Those of a sensitive disposition, look away now. Go make a cup of camomile and read something less traumatic than FGR’s latest outing, maybe Cormac McCarthy’s The Road or a cheery bit of Frank McCourt. Still here? Well, don’t say you weren’t warned.
Our adventure in Sheffield begins in the red light district, or at least it feels that way if you attempt to slice some of the M1’s meandering from the map and spear into this great northern city’s underbelly by the more direct A6135. On the map, it’s dead simple: a straight line cutting north-west, pointing direct to Hillsborough. Except that ahead lie a forest of red lights that are only rarely and begrudgingly green. Couple this with the fact that Hillsborough signage has either been nicked or forbidden by some council edict to ensure anyone following a crow’s flightpath gets lost and you have a navigational headache that’s more than unwelcome for anyone who’s been driving since 7am.
For many reasons though, you had to be there. I mean, it’s Hillsborough. That sacred shrine of our footballing heritage, that home of illustrious Sheffield Wednesday – and our first big (as in upper case) away test now that we’re all grown up and swinging it with the heavyweights.

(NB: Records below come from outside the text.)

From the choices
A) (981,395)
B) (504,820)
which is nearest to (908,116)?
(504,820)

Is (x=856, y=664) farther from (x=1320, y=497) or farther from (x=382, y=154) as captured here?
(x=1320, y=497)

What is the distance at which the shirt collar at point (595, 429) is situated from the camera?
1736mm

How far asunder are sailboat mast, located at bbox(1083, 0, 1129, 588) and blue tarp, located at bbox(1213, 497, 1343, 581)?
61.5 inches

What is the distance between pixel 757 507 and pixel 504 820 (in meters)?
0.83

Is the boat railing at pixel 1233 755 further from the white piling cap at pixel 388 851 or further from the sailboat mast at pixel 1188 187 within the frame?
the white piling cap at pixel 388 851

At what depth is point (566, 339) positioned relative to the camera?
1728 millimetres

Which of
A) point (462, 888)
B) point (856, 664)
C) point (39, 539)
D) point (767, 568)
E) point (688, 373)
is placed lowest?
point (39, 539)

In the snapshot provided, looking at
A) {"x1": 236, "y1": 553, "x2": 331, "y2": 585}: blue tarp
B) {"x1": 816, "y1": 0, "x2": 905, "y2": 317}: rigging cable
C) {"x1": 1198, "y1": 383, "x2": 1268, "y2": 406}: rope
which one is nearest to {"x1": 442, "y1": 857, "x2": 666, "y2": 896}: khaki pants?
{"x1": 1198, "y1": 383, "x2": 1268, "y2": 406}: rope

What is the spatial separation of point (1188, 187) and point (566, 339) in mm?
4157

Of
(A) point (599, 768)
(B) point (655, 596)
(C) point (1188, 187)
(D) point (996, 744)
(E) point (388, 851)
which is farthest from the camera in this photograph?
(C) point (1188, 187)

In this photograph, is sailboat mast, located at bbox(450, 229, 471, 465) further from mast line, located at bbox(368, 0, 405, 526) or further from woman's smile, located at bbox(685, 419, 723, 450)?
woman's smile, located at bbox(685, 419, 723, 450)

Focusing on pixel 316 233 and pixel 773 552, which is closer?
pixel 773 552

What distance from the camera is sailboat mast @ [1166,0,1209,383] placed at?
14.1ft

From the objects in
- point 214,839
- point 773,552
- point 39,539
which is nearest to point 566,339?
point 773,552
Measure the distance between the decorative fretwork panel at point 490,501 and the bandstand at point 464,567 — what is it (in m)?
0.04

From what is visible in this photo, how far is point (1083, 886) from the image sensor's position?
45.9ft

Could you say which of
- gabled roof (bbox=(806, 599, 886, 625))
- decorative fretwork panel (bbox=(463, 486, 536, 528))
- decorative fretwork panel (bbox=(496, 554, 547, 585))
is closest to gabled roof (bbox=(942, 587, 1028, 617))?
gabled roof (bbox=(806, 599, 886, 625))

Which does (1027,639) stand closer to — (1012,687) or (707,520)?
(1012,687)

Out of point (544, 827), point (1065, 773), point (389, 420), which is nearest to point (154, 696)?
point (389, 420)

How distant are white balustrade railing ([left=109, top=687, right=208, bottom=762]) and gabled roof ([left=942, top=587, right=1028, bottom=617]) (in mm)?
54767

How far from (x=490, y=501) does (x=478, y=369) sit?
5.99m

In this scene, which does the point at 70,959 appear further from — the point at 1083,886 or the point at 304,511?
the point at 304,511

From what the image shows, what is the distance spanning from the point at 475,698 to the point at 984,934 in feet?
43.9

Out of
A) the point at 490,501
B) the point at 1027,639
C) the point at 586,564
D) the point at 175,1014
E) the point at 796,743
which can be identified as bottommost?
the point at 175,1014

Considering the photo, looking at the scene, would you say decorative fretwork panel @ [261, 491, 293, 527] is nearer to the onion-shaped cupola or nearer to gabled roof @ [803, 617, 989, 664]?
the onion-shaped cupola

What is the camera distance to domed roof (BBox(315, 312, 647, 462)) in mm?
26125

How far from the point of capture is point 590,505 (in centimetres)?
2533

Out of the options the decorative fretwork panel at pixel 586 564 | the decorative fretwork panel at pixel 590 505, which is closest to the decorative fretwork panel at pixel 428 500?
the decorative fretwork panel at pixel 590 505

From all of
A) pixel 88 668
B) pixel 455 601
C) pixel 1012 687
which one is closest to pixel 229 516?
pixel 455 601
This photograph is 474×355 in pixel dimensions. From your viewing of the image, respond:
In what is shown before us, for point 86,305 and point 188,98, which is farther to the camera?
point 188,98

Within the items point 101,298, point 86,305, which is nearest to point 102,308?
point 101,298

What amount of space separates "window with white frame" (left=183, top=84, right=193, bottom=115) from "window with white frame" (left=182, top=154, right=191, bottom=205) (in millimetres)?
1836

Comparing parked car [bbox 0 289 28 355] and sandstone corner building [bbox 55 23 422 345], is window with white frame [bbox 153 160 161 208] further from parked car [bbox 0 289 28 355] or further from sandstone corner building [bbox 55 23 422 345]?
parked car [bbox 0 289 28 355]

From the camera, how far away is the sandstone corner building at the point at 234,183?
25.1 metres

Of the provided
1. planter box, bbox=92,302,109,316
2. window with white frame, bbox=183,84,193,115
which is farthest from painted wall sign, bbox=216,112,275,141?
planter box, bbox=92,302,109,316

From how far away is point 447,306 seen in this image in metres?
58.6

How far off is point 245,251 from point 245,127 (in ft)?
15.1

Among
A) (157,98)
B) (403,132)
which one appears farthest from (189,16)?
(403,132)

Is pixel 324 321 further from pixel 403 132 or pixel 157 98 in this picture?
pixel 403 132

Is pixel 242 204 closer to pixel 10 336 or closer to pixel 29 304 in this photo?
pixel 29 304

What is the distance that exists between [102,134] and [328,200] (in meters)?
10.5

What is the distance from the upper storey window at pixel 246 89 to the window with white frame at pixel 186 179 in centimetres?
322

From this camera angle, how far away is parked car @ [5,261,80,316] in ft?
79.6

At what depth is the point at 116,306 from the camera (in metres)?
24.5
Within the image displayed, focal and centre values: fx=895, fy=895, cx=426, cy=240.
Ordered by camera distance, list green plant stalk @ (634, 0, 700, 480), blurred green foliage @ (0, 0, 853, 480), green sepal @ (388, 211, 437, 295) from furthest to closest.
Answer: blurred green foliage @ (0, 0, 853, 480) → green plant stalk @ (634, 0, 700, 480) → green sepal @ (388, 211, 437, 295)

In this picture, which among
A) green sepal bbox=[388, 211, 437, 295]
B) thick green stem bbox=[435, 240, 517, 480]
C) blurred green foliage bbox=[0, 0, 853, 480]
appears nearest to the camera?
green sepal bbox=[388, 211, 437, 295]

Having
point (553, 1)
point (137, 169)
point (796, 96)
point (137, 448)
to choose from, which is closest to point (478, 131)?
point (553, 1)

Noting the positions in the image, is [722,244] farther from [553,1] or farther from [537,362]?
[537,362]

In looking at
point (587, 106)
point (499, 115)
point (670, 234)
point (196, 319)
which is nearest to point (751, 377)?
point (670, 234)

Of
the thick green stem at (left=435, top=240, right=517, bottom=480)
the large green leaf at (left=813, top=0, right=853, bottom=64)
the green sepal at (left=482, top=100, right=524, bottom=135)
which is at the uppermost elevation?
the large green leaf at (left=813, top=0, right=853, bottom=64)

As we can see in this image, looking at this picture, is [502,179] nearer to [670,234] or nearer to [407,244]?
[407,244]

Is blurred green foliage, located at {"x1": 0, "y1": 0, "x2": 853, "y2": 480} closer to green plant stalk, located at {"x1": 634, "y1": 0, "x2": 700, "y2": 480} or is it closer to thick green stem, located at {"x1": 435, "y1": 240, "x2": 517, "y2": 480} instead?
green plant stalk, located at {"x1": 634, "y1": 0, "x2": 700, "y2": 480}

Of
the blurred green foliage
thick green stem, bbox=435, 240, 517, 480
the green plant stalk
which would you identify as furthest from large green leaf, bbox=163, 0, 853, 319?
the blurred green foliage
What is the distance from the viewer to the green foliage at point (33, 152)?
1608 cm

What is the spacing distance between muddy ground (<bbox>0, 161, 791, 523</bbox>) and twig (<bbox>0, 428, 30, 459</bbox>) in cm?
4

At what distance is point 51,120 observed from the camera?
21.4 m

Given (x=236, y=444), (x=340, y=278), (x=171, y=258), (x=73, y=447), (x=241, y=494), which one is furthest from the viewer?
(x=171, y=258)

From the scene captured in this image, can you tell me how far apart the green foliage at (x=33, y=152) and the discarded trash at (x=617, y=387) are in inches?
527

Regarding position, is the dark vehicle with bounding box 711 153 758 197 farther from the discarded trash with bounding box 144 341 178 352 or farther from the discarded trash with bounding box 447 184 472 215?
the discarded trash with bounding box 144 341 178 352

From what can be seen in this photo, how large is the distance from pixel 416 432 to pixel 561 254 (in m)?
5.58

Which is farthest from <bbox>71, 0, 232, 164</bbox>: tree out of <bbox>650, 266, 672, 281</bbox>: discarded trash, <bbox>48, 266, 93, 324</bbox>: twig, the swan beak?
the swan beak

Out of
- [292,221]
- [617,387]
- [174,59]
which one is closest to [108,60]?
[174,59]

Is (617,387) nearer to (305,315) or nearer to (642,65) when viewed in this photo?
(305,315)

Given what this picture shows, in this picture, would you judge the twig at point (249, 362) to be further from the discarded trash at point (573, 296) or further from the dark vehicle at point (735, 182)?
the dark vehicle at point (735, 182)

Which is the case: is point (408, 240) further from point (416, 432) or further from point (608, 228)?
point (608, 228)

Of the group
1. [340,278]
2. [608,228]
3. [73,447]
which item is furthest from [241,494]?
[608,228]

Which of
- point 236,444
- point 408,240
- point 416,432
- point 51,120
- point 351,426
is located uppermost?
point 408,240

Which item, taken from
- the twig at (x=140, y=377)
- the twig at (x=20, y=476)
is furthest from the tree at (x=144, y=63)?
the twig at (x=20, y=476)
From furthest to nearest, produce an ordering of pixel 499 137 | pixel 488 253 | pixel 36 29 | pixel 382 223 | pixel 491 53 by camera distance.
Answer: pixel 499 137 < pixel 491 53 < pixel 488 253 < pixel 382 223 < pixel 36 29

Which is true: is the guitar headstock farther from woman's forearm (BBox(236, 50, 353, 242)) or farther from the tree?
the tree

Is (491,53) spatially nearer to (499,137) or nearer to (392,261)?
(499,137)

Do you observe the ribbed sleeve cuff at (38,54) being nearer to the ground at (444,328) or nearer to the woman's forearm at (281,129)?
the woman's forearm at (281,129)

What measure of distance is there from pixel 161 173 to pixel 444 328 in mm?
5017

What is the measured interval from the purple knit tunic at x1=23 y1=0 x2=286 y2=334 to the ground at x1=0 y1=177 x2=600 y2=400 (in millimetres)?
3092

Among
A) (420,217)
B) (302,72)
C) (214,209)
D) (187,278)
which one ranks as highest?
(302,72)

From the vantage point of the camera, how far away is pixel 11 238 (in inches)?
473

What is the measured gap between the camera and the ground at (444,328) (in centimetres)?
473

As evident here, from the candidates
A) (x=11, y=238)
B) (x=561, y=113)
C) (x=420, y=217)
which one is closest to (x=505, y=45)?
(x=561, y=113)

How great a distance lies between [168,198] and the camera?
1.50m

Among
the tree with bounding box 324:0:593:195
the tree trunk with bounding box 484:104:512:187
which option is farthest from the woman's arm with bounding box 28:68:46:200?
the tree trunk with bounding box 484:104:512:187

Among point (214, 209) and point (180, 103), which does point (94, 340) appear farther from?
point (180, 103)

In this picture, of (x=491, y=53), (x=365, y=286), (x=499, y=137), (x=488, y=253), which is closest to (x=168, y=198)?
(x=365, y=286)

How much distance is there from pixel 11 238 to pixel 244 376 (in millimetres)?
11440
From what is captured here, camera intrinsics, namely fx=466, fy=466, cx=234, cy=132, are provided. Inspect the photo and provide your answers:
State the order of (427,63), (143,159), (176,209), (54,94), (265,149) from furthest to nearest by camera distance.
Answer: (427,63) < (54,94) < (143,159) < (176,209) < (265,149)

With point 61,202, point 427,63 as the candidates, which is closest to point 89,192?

If, however, you’ve not been intently watching FGR’s progress in this new season (and that includes those hiding their eyes behind their fingers), you may be unaware that we’ve been having a tricky start: six goals conceded in the last two games, plus a match postponed, thus ensuring our vital stats in the EFL table of doom nudge us ever closer below the dotted line that marks relegation death.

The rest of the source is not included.